En realidad, no tenemos ni
exigimos opinión sobre las grandes cuestiones de la humanidad, ni del país, nos
conformamos con que alguien trate de solucionar –arrimando el ascua a la
sardina de sus intereses- pequeñas diatribas cotidianas que se quedan en meros
debates superficiales.
Los discursos son ligeros, se evaporan nada más ser consumidos, utilizan términos ambiguos; no son más que meras repeticiones de un estribillo con estrofas de un soneto medido en lugares comunes, vaguedades y referencias a la inoperancia del enemigo político. Algunos se bañan en términos como iniciativas sostenibles, políticas transversales, acciones de innovación, hojas de rutas eficientes, hitos ilusionantes o generación de sinergias; y pronuncian frases recurrentes como ‘mi único compromiso es con los ciudadanos’, ‘la única encuesta válida es la del día de las elecciones’, ‘estoy a disposición de mi partido para lo que considere conveniente’ o ‘no haré declaraciones sobre un proceso judicial en marcha”.

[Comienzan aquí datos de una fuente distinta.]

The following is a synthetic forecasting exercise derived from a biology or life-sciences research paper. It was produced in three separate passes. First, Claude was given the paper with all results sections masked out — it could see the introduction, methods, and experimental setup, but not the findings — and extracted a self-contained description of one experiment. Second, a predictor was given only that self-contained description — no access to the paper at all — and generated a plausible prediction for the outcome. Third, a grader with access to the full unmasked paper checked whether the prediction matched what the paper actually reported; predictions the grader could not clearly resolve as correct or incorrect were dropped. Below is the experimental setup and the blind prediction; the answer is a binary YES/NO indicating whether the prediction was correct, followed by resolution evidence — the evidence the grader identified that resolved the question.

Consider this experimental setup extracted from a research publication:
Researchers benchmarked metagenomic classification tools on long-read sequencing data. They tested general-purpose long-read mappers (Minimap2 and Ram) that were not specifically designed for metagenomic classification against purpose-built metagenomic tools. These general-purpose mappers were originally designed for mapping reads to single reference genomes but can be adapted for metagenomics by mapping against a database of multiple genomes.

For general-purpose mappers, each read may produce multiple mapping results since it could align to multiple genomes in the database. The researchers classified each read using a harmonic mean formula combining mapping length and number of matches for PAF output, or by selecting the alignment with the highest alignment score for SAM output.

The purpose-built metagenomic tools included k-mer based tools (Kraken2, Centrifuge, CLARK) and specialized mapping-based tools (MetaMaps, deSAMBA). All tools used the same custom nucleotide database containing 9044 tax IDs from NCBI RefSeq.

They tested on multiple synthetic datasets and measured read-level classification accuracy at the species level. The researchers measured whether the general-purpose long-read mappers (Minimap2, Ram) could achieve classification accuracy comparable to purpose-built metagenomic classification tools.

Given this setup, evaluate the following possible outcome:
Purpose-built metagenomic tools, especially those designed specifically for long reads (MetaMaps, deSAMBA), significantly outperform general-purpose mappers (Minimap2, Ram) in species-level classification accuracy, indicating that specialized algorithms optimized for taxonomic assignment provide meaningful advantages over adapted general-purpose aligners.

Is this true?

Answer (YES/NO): NO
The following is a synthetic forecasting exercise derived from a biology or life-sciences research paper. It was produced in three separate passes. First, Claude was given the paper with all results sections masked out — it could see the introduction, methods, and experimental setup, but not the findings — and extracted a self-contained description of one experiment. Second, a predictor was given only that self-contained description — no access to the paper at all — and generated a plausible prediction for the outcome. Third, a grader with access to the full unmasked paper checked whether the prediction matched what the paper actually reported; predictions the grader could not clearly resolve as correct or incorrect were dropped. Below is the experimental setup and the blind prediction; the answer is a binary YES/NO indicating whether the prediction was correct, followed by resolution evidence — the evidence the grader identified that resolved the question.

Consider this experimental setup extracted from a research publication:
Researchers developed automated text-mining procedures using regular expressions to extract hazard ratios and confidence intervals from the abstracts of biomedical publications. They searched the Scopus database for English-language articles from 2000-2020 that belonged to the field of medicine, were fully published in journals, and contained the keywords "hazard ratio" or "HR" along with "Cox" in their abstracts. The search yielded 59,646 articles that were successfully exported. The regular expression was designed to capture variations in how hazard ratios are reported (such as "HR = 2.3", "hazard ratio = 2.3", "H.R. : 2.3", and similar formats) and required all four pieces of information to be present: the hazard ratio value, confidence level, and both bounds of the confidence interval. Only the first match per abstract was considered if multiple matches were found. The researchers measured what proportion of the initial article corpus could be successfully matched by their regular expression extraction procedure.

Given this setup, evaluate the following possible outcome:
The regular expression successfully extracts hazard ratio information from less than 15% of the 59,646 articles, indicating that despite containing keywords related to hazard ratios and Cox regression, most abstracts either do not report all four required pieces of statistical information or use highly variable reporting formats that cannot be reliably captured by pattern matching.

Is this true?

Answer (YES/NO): NO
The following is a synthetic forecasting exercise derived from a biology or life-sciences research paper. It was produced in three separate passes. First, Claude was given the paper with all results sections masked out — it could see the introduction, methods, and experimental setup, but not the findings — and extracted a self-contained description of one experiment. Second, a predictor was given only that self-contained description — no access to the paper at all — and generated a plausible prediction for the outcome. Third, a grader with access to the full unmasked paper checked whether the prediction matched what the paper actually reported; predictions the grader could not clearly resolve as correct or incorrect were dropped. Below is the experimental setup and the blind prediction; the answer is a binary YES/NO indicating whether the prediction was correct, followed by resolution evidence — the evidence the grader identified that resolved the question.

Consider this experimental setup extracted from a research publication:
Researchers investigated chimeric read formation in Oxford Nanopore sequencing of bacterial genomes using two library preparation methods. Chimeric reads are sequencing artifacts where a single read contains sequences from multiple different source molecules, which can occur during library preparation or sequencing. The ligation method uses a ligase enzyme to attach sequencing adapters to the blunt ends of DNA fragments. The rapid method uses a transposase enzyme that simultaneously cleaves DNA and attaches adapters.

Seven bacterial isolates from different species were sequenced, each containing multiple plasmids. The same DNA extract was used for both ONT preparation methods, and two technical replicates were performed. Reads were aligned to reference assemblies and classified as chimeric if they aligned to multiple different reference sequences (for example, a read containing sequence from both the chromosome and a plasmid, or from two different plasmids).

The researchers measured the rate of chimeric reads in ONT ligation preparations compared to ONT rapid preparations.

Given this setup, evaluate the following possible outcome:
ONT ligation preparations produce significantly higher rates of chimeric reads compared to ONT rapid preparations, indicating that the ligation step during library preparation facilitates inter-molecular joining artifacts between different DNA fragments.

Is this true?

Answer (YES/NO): YES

No hay discurso teórico. Se
declaran partidarios del Estado de bienestar sin practicarlo, o asumen los
principios liberales o socialdemócratas en una amalgama a la medida de los
intereses que marca la actualidad, sin tener muy claro que quieren decir en su
fondo. Confunden el discurso con las declaraciones. Y viceversa.
Por eso los ciudadanos nos vamos
haciendo cada vez más sordos, somos día tras día un poco menos porosos a sus
mensajes; crece nuestro escepticismo al ver que se alternan en los gobiernos
sin ser capaces de ofrecer una alternativa ética, creíble, real. En su carrera
por llegar al poder se van desprendiendo de su pátina ideológica y se van
haciendo más abiertos para obtener más votos, lo que equivale a renunciar. Sus
propuestas acaban siendo tan generalistas que apenas se encuentran diferencias
reales entre ellos. Acaso esta desazón explique que los desesperados ciudadanos
griegos se dejen vencer por otros discursos peligrosos. Pero diferentes.
Algunos no están haciendo bien su trabajo.
Aquí, en España, tenemos
soberbios ejemplos de retórica política. “Haré
lo que tenga que hacer, incluso lo que he dicho que no iba a hacer”.